┌─ Source passage
The hills are alive with the Red Hot Chilli Peppers

Over the years the kids’ playlist has moved from Jungle Book and Sound of Music  to all the recent hits by Adele and the likes

A mma, what does Californiacation mean?” is not exactly the kind of question you expect from your five-year-old.
“Well, first of all it’s CaliforNICation… not CaliforNIAcation” I corrected pedantically, till I realised that we had a slightly bigger problem on hand than mispronunciation.
“Well... it’s when you go to California on a vacation. So you… Californicate.” In my defence it sounded great in
my head.
Once upon a time, children sang nursery rhymes, progressed to Disney jingles and the Sound of Music (1965) before disappearing down the rabbit hole that is being a teenager and embarking on a musical journey that meandered from pre-fabricated boy/girl bands to angsty solo artists who can’t be bothered to shower. Is it just me, or are children today starting that journey much earlier? Case in point, at the school bus stop the other day, two first graders got off the bus in the afternoon and immediately burst into ‘Drag me Down’ as they skipped home arm in arm.
└─
┌─ Record excerpts
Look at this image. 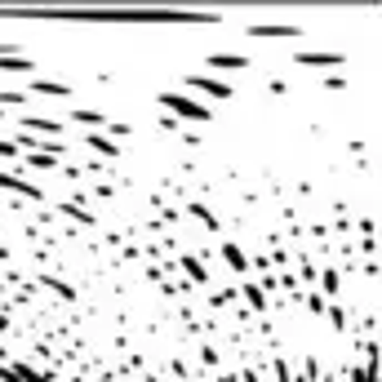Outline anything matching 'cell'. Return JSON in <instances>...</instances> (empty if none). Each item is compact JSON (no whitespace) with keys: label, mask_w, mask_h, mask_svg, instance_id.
Returning a JSON list of instances; mask_svg holds the SVG:
<instances>
[{"label":"cell","mask_w":382,"mask_h":382,"mask_svg":"<svg viewBox=\"0 0 382 382\" xmlns=\"http://www.w3.org/2000/svg\"><path fill=\"white\" fill-rule=\"evenodd\" d=\"M245 298H249L254 307H263V289H258V285H245Z\"/></svg>","instance_id":"cell-12"},{"label":"cell","mask_w":382,"mask_h":382,"mask_svg":"<svg viewBox=\"0 0 382 382\" xmlns=\"http://www.w3.org/2000/svg\"><path fill=\"white\" fill-rule=\"evenodd\" d=\"M0 120H5V116H0Z\"/></svg>","instance_id":"cell-13"},{"label":"cell","mask_w":382,"mask_h":382,"mask_svg":"<svg viewBox=\"0 0 382 382\" xmlns=\"http://www.w3.org/2000/svg\"><path fill=\"white\" fill-rule=\"evenodd\" d=\"M23 102H27L23 89H0V107H23Z\"/></svg>","instance_id":"cell-10"},{"label":"cell","mask_w":382,"mask_h":382,"mask_svg":"<svg viewBox=\"0 0 382 382\" xmlns=\"http://www.w3.org/2000/svg\"><path fill=\"white\" fill-rule=\"evenodd\" d=\"M85 143L94 147L98 156H107V160H120V147L111 143V138H102V134H85Z\"/></svg>","instance_id":"cell-7"},{"label":"cell","mask_w":382,"mask_h":382,"mask_svg":"<svg viewBox=\"0 0 382 382\" xmlns=\"http://www.w3.org/2000/svg\"><path fill=\"white\" fill-rule=\"evenodd\" d=\"M0 156H9V160H23V152H18L14 138H0Z\"/></svg>","instance_id":"cell-11"},{"label":"cell","mask_w":382,"mask_h":382,"mask_svg":"<svg viewBox=\"0 0 382 382\" xmlns=\"http://www.w3.org/2000/svg\"><path fill=\"white\" fill-rule=\"evenodd\" d=\"M71 125H89V129H107V111H94V107H71Z\"/></svg>","instance_id":"cell-5"},{"label":"cell","mask_w":382,"mask_h":382,"mask_svg":"<svg viewBox=\"0 0 382 382\" xmlns=\"http://www.w3.org/2000/svg\"><path fill=\"white\" fill-rule=\"evenodd\" d=\"M298 62H302V67H342V53H298Z\"/></svg>","instance_id":"cell-6"},{"label":"cell","mask_w":382,"mask_h":382,"mask_svg":"<svg viewBox=\"0 0 382 382\" xmlns=\"http://www.w3.org/2000/svg\"><path fill=\"white\" fill-rule=\"evenodd\" d=\"M156 102H160V107H169L174 120L182 116V120H195V125H209V120H213V111L200 107V102L187 98V94H169V89H165V94H156Z\"/></svg>","instance_id":"cell-1"},{"label":"cell","mask_w":382,"mask_h":382,"mask_svg":"<svg viewBox=\"0 0 382 382\" xmlns=\"http://www.w3.org/2000/svg\"><path fill=\"white\" fill-rule=\"evenodd\" d=\"M187 85H191V89H200L204 98H218V102L236 98V85H227V80H213V76H187Z\"/></svg>","instance_id":"cell-2"},{"label":"cell","mask_w":382,"mask_h":382,"mask_svg":"<svg viewBox=\"0 0 382 382\" xmlns=\"http://www.w3.org/2000/svg\"><path fill=\"white\" fill-rule=\"evenodd\" d=\"M23 94H27V98H32V94H36V98H71V85H62V80H49V76H36L32 85L23 89Z\"/></svg>","instance_id":"cell-3"},{"label":"cell","mask_w":382,"mask_h":382,"mask_svg":"<svg viewBox=\"0 0 382 382\" xmlns=\"http://www.w3.org/2000/svg\"><path fill=\"white\" fill-rule=\"evenodd\" d=\"M222 258H227V263H231V267H236V272H249V258H245V254H240V249H236V245H222Z\"/></svg>","instance_id":"cell-9"},{"label":"cell","mask_w":382,"mask_h":382,"mask_svg":"<svg viewBox=\"0 0 382 382\" xmlns=\"http://www.w3.org/2000/svg\"><path fill=\"white\" fill-rule=\"evenodd\" d=\"M0 71H36V62L32 58H23V53H0Z\"/></svg>","instance_id":"cell-8"},{"label":"cell","mask_w":382,"mask_h":382,"mask_svg":"<svg viewBox=\"0 0 382 382\" xmlns=\"http://www.w3.org/2000/svg\"><path fill=\"white\" fill-rule=\"evenodd\" d=\"M204 62H209L213 71H245L249 67V53H231V49L222 53L218 49V53H204Z\"/></svg>","instance_id":"cell-4"}]
</instances>
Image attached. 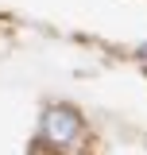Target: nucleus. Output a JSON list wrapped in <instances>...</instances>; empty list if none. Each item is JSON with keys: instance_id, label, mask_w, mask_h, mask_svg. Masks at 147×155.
Segmentation results:
<instances>
[{"instance_id": "obj_1", "label": "nucleus", "mask_w": 147, "mask_h": 155, "mask_svg": "<svg viewBox=\"0 0 147 155\" xmlns=\"http://www.w3.org/2000/svg\"><path fill=\"white\" fill-rule=\"evenodd\" d=\"M43 132L51 143H74V136H77V116L70 109H51V113L43 116Z\"/></svg>"}]
</instances>
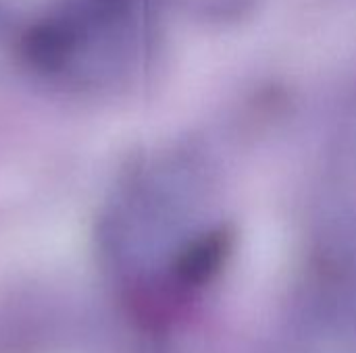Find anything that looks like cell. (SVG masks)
<instances>
[{
    "label": "cell",
    "mask_w": 356,
    "mask_h": 353,
    "mask_svg": "<svg viewBox=\"0 0 356 353\" xmlns=\"http://www.w3.org/2000/svg\"><path fill=\"white\" fill-rule=\"evenodd\" d=\"M19 48L31 69L46 75L65 73L81 54L79 27L67 8L52 10L25 27Z\"/></svg>",
    "instance_id": "cell-1"
}]
</instances>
└─
▶ Exercise requirements:
a. In the passage about children's music, rewrite the stretch from "The hills are" through "hand than mispronunciation.", replacing "Jungle Book" with "The Lion King".
b. According to the passage about children's music, which song did the two first graders burst into as they skipped home from the school bus?

▶ Task-by-task outputs:
a.
The hills are alive with the Red Hot Chilli Peppers

Over the years the kids’ playlist has moved from The Lion King and Sound of Music  to all the recent hits by Adele and the likes

A mma, what does Californiacation mean?” is not exactly the kind of question you expect from your five-year-old.
“Well, first of all it’s CaliforNICation… not CaliforNIAcation” I corrected pedantically, till I realised that we had a slightly bigger problem on hand than mispronunciation.

b. 'Drag me Down'